Given request –
Quote all lines below exactly. Images stay out.

Excerpts of spatial question data
++++
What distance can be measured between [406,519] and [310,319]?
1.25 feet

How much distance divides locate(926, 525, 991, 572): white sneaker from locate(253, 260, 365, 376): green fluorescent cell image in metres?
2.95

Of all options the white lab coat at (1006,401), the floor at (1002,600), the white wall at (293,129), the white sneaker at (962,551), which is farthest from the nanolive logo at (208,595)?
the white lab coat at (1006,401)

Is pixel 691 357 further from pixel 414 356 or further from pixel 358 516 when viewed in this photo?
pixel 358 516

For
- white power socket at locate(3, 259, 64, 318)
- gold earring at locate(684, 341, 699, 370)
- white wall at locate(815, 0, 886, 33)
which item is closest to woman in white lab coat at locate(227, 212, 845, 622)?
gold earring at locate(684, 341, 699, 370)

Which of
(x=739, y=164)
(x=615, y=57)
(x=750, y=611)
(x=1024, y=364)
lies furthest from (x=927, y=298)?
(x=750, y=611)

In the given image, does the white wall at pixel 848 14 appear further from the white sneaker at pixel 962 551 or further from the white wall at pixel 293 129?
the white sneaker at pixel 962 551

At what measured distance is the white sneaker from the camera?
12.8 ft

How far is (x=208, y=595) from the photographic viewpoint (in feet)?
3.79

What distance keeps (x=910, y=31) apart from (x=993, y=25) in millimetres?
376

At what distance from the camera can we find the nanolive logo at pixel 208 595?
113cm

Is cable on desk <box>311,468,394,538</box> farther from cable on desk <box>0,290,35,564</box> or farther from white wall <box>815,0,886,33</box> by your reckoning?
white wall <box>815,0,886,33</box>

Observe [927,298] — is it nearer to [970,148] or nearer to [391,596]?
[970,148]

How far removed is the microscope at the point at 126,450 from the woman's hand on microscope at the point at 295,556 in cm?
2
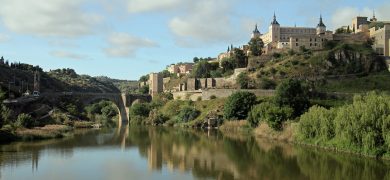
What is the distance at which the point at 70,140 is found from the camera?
58875 millimetres

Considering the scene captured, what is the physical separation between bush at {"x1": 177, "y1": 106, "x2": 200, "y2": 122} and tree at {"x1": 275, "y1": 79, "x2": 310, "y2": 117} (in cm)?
2103

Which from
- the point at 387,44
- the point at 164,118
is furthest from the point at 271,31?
the point at 164,118

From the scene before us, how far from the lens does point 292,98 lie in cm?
7288

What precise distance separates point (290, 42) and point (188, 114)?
35.7 meters

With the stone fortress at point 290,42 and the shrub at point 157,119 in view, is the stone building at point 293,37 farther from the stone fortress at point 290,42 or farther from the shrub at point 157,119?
the shrub at point 157,119

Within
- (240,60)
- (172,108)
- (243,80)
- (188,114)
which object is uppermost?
(240,60)

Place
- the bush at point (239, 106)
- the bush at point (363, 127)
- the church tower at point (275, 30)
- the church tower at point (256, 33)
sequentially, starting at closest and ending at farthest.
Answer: the bush at point (363, 127) → the bush at point (239, 106) → the church tower at point (275, 30) → the church tower at point (256, 33)

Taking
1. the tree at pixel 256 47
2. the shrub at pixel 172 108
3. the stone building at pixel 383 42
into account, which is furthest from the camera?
the tree at pixel 256 47

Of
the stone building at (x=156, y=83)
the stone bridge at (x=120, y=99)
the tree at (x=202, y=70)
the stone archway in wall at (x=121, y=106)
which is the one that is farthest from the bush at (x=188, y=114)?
the stone building at (x=156, y=83)

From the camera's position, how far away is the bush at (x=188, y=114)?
296ft

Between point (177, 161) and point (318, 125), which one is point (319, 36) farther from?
point (177, 161)

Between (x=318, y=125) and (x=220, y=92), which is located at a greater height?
(x=220, y=92)

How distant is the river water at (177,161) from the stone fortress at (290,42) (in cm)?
4466

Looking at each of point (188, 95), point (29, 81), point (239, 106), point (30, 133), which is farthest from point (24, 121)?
point (29, 81)
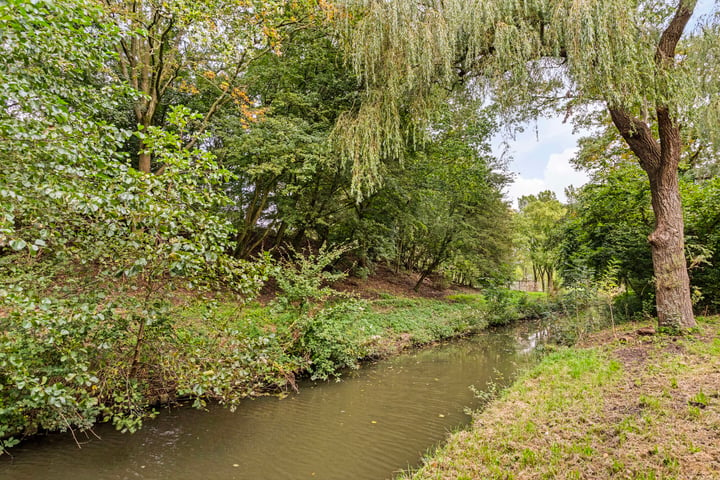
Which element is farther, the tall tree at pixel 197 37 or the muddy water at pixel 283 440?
the tall tree at pixel 197 37

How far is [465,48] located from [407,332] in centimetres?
670

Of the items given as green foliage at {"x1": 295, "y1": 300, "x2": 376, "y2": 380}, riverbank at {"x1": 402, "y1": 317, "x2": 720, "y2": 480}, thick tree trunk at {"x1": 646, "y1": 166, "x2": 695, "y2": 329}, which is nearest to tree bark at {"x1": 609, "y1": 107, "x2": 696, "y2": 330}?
thick tree trunk at {"x1": 646, "y1": 166, "x2": 695, "y2": 329}

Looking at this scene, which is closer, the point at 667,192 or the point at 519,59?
the point at 519,59

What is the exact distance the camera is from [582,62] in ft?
17.9

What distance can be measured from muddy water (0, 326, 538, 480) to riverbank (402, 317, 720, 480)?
0.75 metres

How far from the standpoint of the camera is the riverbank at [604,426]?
2.49 metres

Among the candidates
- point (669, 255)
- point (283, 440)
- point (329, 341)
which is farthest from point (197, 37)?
point (669, 255)

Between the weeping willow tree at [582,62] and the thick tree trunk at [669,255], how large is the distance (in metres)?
0.02

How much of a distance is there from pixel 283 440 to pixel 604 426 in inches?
131

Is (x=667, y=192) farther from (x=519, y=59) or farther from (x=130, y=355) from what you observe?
(x=130, y=355)

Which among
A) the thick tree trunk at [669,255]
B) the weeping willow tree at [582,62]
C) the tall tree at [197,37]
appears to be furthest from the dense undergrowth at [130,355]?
the thick tree trunk at [669,255]

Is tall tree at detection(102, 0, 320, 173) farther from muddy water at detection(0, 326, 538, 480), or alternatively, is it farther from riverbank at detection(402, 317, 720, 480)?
riverbank at detection(402, 317, 720, 480)

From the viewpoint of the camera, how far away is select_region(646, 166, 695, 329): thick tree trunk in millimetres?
5961

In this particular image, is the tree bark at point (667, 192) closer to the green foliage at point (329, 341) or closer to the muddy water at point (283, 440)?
the muddy water at point (283, 440)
++++
Full solution –
What distance can be measured between [406,519] and [310,319]?
1.25 feet

How much distance divides locate(926, 525, 991, 572): white sneaker from locate(253, 260, 365, 376): green fluorescent cell image in metres?
2.95

Of all options the white lab coat at (1006,401), the floor at (1002,600), the white wall at (293,129), the white sneaker at (962,551), which is farthest from the nanolive logo at (208,595)?
the white lab coat at (1006,401)

Is pixel 691 357 further from pixel 414 356 or further from pixel 358 516 when viewed in this photo?
pixel 358 516

For
- white power socket at locate(3, 259, 64, 318)
- gold earring at locate(684, 341, 699, 370)
- white wall at locate(815, 0, 886, 33)
which item is closest to woman in white lab coat at locate(227, 212, 845, 622)?
gold earring at locate(684, 341, 699, 370)

Which of
(x=739, y=164)
(x=615, y=57)
(x=750, y=611)
(x=1024, y=364)
lies furthest from (x=927, y=298)?
(x=750, y=611)

In the given image, does the white wall at pixel 848 14 appear further from the white sneaker at pixel 962 551 or further from the white wall at pixel 293 129?
the white sneaker at pixel 962 551

At what measured distance is the white sneaker from the camera?
12.8 ft

How far is (x=208, y=595) from the photographic viewpoint (in feet)?
3.79

What distance keeps (x=910, y=31) apart from (x=993, y=25) in millimetres?
376

At what distance from the camera can we find the nanolive logo at pixel 208 595?
113cm

Is cable on desk <box>311,468,394,538</box> farther from cable on desk <box>0,290,35,564</box> or farther from white wall <box>815,0,886,33</box> by your reckoning?
white wall <box>815,0,886,33</box>

Observe [927,298] — is it nearer to [970,148] or nearer to [391,596]?
[970,148]

How far removed is the microscope at the point at 126,450 from the woman's hand on microscope at the point at 295,556 in cm?
2
What is the distance at which the point at 70,140 is found from the camera?
58875 millimetres

Considering the scene captured, what is the physical separation between bush at {"x1": 177, "y1": 106, "x2": 200, "y2": 122} and tree at {"x1": 275, "y1": 79, "x2": 310, "y2": 117} (in cm)?
2103

Which from
- the point at 387,44
- the point at 164,118
is furthest from the point at 271,31?
the point at 164,118

From the scene before us, how far from the lens does point 292,98 lie in cm?
7288

What precise distance separates point (290, 42) and point (188, 114)?
35.7 meters

With the stone fortress at point 290,42 and the shrub at point 157,119 in view, is the stone building at point 293,37 farther from the stone fortress at point 290,42 or farther from the shrub at point 157,119?
the shrub at point 157,119

Within
- (240,60)
- (172,108)
- (243,80)
- (188,114)
which object is uppermost?
(240,60)

Place
- the bush at point (239, 106)
- the bush at point (363, 127)
- the church tower at point (275, 30)
- the church tower at point (256, 33)
sequentially, starting at closest and ending at farthest.
Answer: the bush at point (363, 127) → the bush at point (239, 106) → the church tower at point (275, 30) → the church tower at point (256, 33)

Taking
1. the tree at pixel 256 47
2. the shrub at pixel 172 108
3. the stone building at pixel 383 42
into account, which is furthest from the camera?
the tree at pixel 256 47

Of
the stone building at (x=156, y=83)
the stone bridge at (x=120, y=99)
the tree at (x=202, y=70)
the stone archway in wall at (x=121, y=106)
which is the one that is farthest from the bush at (x=188, y=114)?
the stone building at (x=156, y=83)

From the camera's position, how far away is the bush at (x=188, y=114)?
296ft

Between point (177, 161) and point (318, 125), which one is point (319, 36) farther from?
point (177, 161)

Between (x=318, y=125) and (x=220, y=92), which is located at a greater height?
(x=220, y=92)

How distant is the river water at (177,161) from the stone fortress at (290,42) (in cm)?
4466

Looking at each of point (188, 95), point (29, 81), point (239, 106), point (30, 133), which is farthest from point (24, 121)?
point (29, 81)
Which element is farther, the tall tree at pixel 197 37 or the muddy water at pixel 283 440?
the tall tree at pixel 197 37

How far is [465,48] located from [407,332] in centimetres?
670

Of the items given as green foliage at {"x1": 295, "y1": 300, "x2": 376, "y2": 380}, riverbank at {"x1": 402, "y1": 317, "x2": 720, "y2": 480}, thick tree trunk at {"x1": 646, "y1": 166, "x2": 695, "y2": 329}, which is nearest to tree bark at {"x1": 609, "y1": 107, "x2": 696, "y2": 330}?
thick tree trunk at {"x1": 646, "y1": 166, "x2": 695, "y2": 329}

Looking at this scene, which is closer, the point at 667,192 or the point at 519,59?
the point at 519,59

What is the exact distance the camera is from [582,62] in ft?
17.9

What distance can be measured from muddy water (0, 326, 538, 480) to riverbank (402, 317, 720, 480)?
0.75 metres

How far from the standpoint of the camera is the riverbank at [604,426]?
2.49 metres

Among the candidates
- point (669, 255)
- point (283, 440)
- point (329, 341)
which is farthest from point (197, 37)?
point (669, 255)

Between the weeping willow tree at [582,62] and the thick tree trunk at [669,255], how large is the distance (in metres)?
0.02

How much of a distance is there from pixel 283 440 to pixel 604 426 in inches?
131

Is (x=667, y=192) farther from (x=519, y=59) or farther from (x=130, y=355) from what you observe?
(x=130, y=355)

Which among
A) the thick tree trunk at [669,255]
B) the weeping willow tree at [582,62]
C) the tall tree at [197,37]
appears to be furthest from the dense undergrowth at [130,355]?
the thick tree trunk at [669,255]

Is tall tree at detection(102, 0, 320, 173) farther from muddy water at detection(0, 326, 538, 480), or alternatively, is it farther from riverbank at detection(402, 317, 720, 480)?
riverbank at detection(402, 317, 720, 480)

From the viewpoint of the camera, how far away is select_region(646, 166, 695, 329): thick tree trunk in millimetres?
5961

In this particular image, is the tree bark at point (667, 192) closer to the green foliage at point (329, 341) or closer to the muddy water at point (283, 440)?
the muddy water at point (283, 440)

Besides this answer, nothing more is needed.